*** EXERCISE TEXT

Friday, December 14, 2007

wandering in the wilderness

the mighty, multifaceted Torrens

I'm onto the religion thing again, and it's not so much that I'm obsessed but that I'm almost wanting to find something to obsess over, or at least to find a subject to dedicate myself to, to anchor my flighty craft.

So, perversely, I'll avoid referring to it awhile. The other day I took Courtney out, down to the river, to give Sarah a break. Courtney was in love with the idea. Pic-a-nic basket, blanket, cut lunch, fruit and cordial. It was sharply hot. 'Remember when we went to the river and me and Isabelle climbed the rocks in the water and it was really dangerous, let's go there again...'
I remembered it, mainly as she'd often reminded me and I'd wondered at how such a seemingly paltry occasion - we'd stopped for only a few moments where the river was the shallowest, narrowest thing and Courtney [who's five] had been trying to match her twelve-year-old cousin's boldness, wobbling on a few lapped rocks and maybe getting her feet wet - could have so happily stuck in her mind as the consumate Wild Experience.

I would never be able to find that fortuitous spot again, but maybe I might find something equally memory-inducing. I drove into Bonython Park, just down from our house, and instantly found a perfect pic-a-nic spot, with soft greenery sloping down to the riverbank, and reeds and willows and magpies and bobbing moorhens.

******
*** INFORMATION PROVIDED

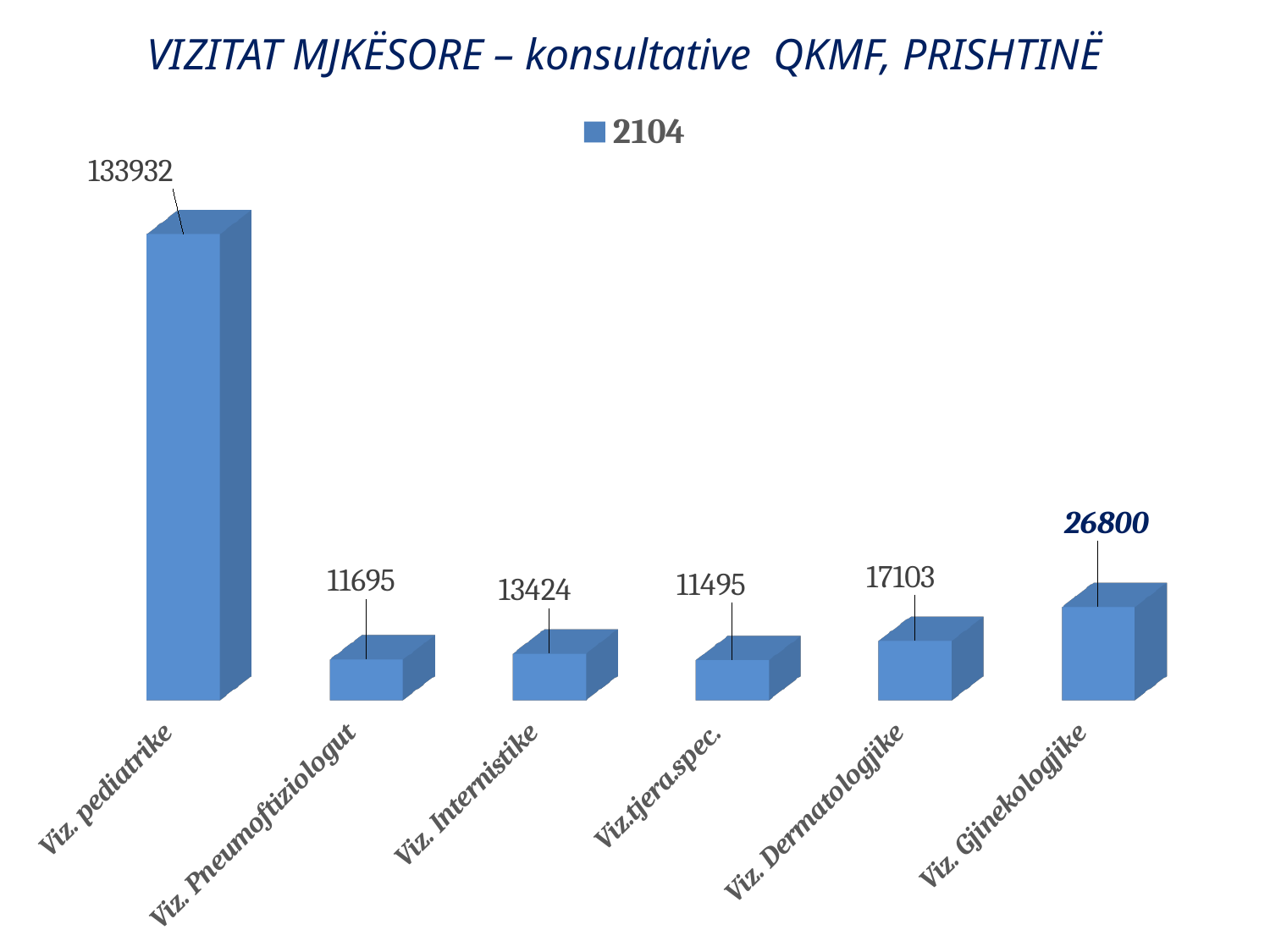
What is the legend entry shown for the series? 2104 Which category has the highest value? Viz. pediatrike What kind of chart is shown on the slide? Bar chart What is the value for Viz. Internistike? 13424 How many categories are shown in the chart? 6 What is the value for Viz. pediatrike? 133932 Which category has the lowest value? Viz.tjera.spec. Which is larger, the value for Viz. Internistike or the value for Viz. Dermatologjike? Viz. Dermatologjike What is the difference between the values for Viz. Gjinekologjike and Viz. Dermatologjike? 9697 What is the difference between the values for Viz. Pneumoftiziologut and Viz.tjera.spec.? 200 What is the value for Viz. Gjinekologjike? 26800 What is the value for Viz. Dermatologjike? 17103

******
*** INFORMATION PROVIDED

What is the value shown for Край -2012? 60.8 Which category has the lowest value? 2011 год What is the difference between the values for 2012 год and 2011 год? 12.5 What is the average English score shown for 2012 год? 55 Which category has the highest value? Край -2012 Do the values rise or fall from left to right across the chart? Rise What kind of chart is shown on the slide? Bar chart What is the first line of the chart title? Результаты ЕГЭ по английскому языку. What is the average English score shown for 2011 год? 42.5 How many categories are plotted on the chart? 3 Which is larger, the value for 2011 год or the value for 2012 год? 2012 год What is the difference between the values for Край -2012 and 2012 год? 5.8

******

Copy out word for word everything in the river-outing post above, from "Friday, December 14, 2007" down to "my flighty craft.".

Friday, December 14, 2007

wandering in the wilderness

the mighty, multifaceted Torrens

I'm onto the religion thing again, and it's not so much that I'm obsessed but that I'm almost wanting to find something to obsess over, or at least to find a subject to dedicate myself to, to anchor my flighty craft.